Application Performance Monitoring and Error Logging - Technical Documentation
Generated on 9/19/2025 | AI Workflow Portal
π Executive Summary
The Xikolo 60_DEVOPS_Monitoring cluster implements a robust and integrated strategy for application performance monitoring, logging, and error management. This system leverages Sentry for comprehensive error tracking and performance profiling, Mnemosyne for distributed transaction tracing, and Telegraf for custom application metrics. The primary purpose is to provide deep observability into application health, swiftly identify performance bottlenecks, and streamline error resolution across monolithic and microservice architectures. This multi-faceted approach ensures efficient incident response and continuous operational improvement by correlating errors with traces and metrics, providing a unified view of application health and performance.
ποΈ Architecture Overview
The monitoring architecture for Xikolo cluster 60_DEVOPS_Monitoring is designed to provide comprehensive observability across its various application components and microservices. It strategically integrates Sentry for error tracking and performance monitoring, Mnemosyne for distributed tracing, and a Telegraf agent for custom metrics collection. This setup enables detailed insights into application behavior, from high-level performance trends to granular error occurrences and their root causes. The system is designed for a multi-layered approach to incident detection and analysis, fostering proactive maintenance and efficient debugging processes.

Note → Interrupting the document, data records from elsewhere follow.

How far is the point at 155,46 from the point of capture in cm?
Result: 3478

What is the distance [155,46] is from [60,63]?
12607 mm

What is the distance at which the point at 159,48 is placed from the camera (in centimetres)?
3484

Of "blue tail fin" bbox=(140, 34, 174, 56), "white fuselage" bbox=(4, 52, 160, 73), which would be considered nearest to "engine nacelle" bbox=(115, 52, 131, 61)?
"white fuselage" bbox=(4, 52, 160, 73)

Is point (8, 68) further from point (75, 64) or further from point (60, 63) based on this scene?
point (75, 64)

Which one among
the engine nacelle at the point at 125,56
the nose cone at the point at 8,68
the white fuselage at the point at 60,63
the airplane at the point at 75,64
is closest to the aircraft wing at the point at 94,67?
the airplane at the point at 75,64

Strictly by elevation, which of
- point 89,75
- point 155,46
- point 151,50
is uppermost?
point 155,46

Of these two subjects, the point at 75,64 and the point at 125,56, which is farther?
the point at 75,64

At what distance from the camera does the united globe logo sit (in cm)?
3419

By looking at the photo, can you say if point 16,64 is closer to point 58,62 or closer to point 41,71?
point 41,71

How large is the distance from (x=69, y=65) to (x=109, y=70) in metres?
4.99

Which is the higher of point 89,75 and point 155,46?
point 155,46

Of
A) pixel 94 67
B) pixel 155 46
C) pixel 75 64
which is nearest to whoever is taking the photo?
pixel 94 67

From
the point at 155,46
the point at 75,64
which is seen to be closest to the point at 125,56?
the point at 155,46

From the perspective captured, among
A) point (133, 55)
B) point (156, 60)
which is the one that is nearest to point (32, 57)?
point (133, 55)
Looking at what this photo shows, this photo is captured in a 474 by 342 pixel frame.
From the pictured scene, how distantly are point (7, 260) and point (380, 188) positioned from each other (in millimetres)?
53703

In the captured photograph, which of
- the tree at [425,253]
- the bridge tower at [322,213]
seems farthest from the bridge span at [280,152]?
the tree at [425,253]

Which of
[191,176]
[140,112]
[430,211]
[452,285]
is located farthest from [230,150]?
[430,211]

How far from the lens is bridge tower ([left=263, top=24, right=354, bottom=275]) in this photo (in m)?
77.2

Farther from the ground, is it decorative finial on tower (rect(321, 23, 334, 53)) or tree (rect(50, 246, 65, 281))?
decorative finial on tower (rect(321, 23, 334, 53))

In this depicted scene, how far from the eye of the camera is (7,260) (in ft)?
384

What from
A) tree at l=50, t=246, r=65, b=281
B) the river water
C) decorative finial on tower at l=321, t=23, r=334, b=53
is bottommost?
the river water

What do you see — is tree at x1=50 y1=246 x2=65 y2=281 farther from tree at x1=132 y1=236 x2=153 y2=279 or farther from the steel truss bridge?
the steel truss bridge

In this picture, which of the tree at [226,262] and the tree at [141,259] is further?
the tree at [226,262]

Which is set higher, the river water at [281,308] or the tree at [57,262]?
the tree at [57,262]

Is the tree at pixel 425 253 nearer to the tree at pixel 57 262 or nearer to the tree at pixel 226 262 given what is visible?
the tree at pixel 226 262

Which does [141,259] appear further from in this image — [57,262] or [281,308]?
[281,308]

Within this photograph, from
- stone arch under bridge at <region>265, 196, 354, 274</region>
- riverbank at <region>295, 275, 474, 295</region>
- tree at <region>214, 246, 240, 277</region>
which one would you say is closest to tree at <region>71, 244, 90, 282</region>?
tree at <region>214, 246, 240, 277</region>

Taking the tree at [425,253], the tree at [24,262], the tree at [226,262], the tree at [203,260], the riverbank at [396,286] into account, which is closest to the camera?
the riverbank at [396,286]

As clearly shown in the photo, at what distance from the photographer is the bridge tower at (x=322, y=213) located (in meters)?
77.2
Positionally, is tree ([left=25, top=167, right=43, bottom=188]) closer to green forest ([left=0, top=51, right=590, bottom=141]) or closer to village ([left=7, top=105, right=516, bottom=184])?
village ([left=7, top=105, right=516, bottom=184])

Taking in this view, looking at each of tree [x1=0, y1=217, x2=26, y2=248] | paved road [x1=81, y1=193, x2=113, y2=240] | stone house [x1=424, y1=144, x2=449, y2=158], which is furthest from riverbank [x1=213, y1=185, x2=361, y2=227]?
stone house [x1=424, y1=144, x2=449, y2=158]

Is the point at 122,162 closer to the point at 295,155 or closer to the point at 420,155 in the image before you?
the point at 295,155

Key Components and Interactions
1. Xikolo Application: This represents the core application logic, encompassing both web and microservice components. It is the source of all performance data, errors, and custom metrics. Exceptions within the application are caught by the ErrorsController, while custom metrics are emitted via the Xikolo.metrics interface.
2. Sentry Client (with filters): The Sentry client is embedded within the application, configured to capture exceptions and performance transaction data. It integrates ActiveSupport::ParameterFilter to sanitize sensitive parameters before events are sent. Crucially, the AnnotateSentryErrorsForMnemosyne middleware also ensures that Mnemosyne trace IDs are attached to Sentry events, enabling direct correlation.
3. Mnemosyne Client (Tracing): This client is responsible for collecting distributed trace data, providing end-to-end visibility of requests across services. It captures granular details of operations and, when errors occur, can attach them. Mnemosyne is configured to send its collected trace data asynchronously to a centralized message broker.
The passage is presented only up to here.